De Nederlandse opsporingsautoriteiten beschikken over onvoldoende informatie om dit te kunnen vaststellen. Het gaat in ieder geval om lijsten van personen die in de periode 1978–1979 zijn gedood door het toenmalige regime.

Vraag 4, 5 en 6

Kunt u met zekerheid bevestigen dat de dodenlijsten origineel zijn? Kunt u met zekerheid bevestigen dat er geen namen geschrapt zijn door de bronnen die de lijsten hebben geleverd?

Waarom is er niet geprobeerd de volledige lijst op te vragen? Waarom is een halve lijst gepubliceerd?

Bent u alsnog bereid om de volledige lijsten bij het ministerie van Binnenlandse Zaken van Afghanistan op te vragen en deze te publiceren? Zo nee, waarom niet?

Antwoord 4, 5 en 6

Het Openbaar Ministerie beschikt niet over de originele lijsten maar slechts over kopieën die via een getuige uit Duitsland zijn verkregen. Op grond van het uitgevoerde onderzoek heeft het Openbaar Ministerie evenwel geen enkele twijfel dat dit kopieën zijn van authentieke documenten. Dit wordt bovendien bevestigd door reacties van talloze nabestaanden wereldwijd sinds de publicatie van de lijsten, die onder meer zijn verschenen in diverse nationale en internationale media.

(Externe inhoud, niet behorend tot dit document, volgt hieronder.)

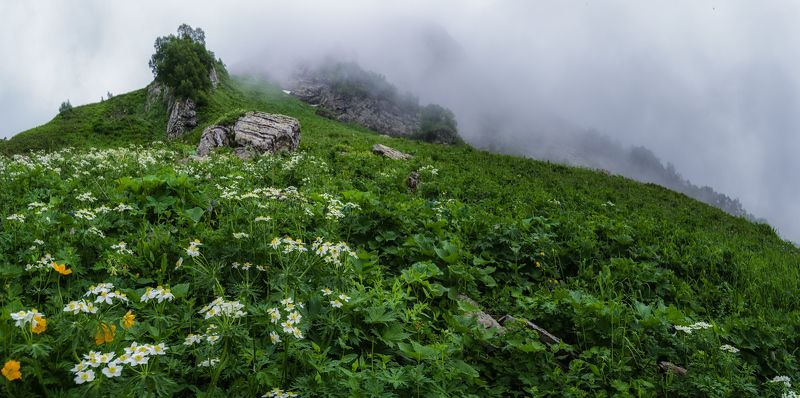 В туманах гор Кавказаphoto preview
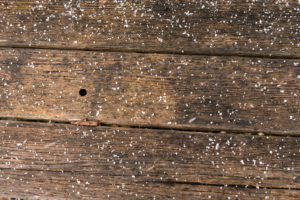 Spring hail, wood
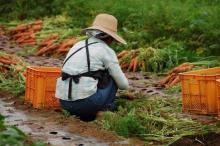 農業法人、10年で倍増 「若い農業者の受け皿に」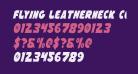 Flying Leatherneck Condensed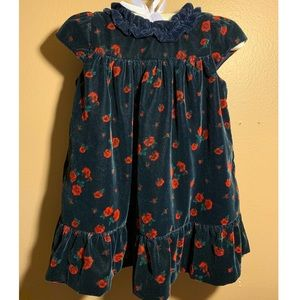 Janie and Jack Blue Velvet Rose print dress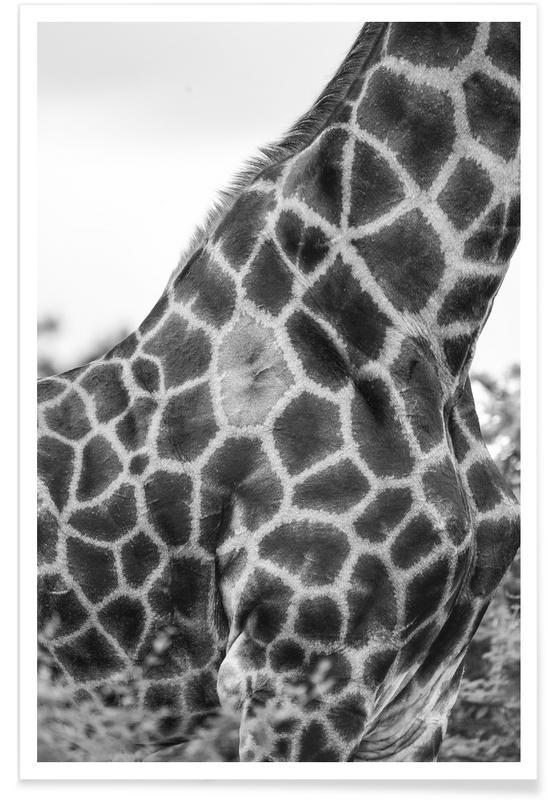 Giraph detail affiche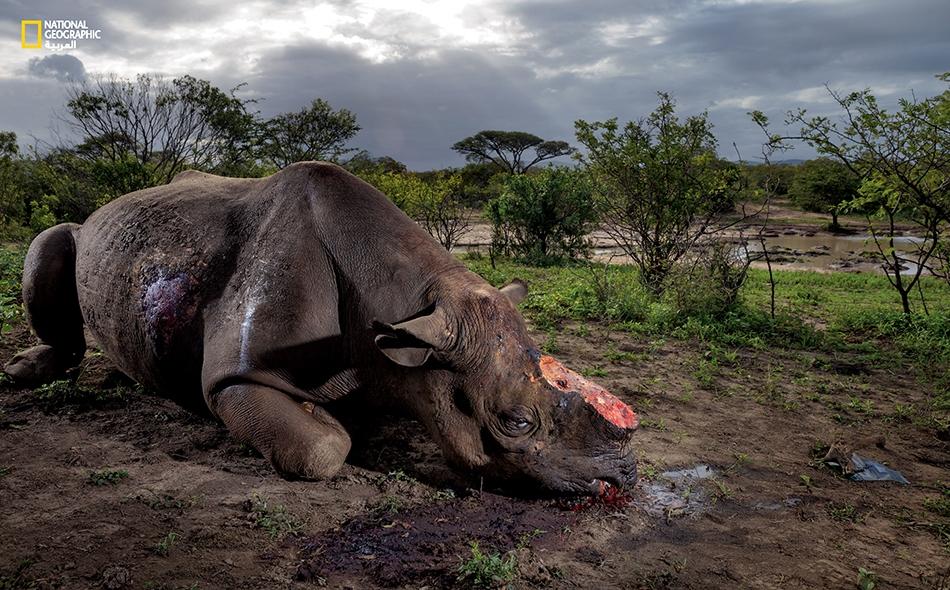 """وحيد قرن أسود مقتولاً في منتزه """"هلوهلوي- إمفولوزي الوطني"""" في جنوب إفريقيا."""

De door de getuige uit Duitsland verstrekte dodenlijsten zijn integraal openbaar gemaakt. Het Openbaar Ministerie heeft getracht in het bezit te komen van meer omvattende lijsten, maar het onderzoek leverde geen informatie op over de vraag waar deze lijsten zich zouden kunnen bevinden. Deze lijsten konden daarom ook niet worden opgevraagd.